At stake is a pillar of Republican orthodoxy that has for decades united every wing of the party in a quest to shrink government’s reach.
As the battle over the federal deficit escalates in Washington, the two men are sparring over Coburn’s seemingly narrow proposal to eliminate a $5 billion annual tax break awarded to companies that blend ethanol into gasoline. But both sides say this cuts to the core of a quandary for the GOP: Will the cause of trimming deficits run aground on the conservative principle that the government must not increase the amount of money it takes in through taxes?
Coburn has been the most visible Republican to challenge Norquist, perhaps the country’s most influential anti-tax advocate, but other Republicans have been willing to discuss a budget deal that would include raising more money through taxes, along with making deep spending cuts, to help reduce the deficit.

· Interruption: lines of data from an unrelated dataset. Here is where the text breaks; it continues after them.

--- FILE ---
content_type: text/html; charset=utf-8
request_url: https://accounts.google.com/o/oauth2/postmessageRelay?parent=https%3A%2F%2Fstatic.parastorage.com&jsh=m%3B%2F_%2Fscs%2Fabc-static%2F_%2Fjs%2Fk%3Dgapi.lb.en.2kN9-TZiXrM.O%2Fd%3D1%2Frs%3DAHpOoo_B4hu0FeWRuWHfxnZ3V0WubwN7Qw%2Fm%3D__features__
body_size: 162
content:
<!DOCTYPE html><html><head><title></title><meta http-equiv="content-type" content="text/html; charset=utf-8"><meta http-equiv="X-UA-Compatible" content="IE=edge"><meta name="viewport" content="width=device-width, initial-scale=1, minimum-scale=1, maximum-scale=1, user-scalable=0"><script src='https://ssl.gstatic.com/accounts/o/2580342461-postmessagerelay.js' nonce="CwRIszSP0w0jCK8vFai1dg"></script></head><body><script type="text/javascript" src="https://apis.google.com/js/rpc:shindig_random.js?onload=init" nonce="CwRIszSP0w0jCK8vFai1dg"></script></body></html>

These include stalwart conservatives such as Sens. Saxby Chambliss (R-Ga.) and Mike Crapo (R-Idaho). And on the ethanol issue, Coburn has drawn support from such conservative-movement fixtures as the Heritage Foundation and the Wall Street Journal
editorial board.
And even some House leaders, including Budget
Chairman Paul Ryan (R-Wis.) and Ways and Means Chairman Dave Camp (R-Mich.), have left the door open to negotiation.
For anti-tax purists, including many in the Republican Party, eliminating the ethanol break is unacceptable — measures that roll back corporate subsidies, individual deductions or loopholes of any sort without comparable tax cuts elsewhere are considered tax increases.
The tensions between Norquist’s Americans for Tax Reform and Coburn’s office have intensified, with each side sending the other terse, accusatory letters claiming to be the true conservatives. Coburn charges that the tax pledge, as interpreted by Norquist, is inflexible, and Coburn’s spokesman now labels Norquist the “chief cleric of sharia tax law.”
“If we don’t do something, what we’ve done is put the country at risk,” Coburn said in an interview. “I agree we ought to cut spending, but will we ever get the spending cut to the level that we need to without some type of compromise?”
Norquist, who introduced the Taxpayer Protection Pledge 25 years ago, charges that Coburn and other Republicans exploring bipartisan compromises are violating party doctrine — and flirting with political suicide. He argues that bipartisan deals struck by Presidents Ronald Reagan in 1982 and George H.W. Bush in 1990, both of which entailed increased taxes, resulted in bigger government rather than spending cuts that both men thought they had secured.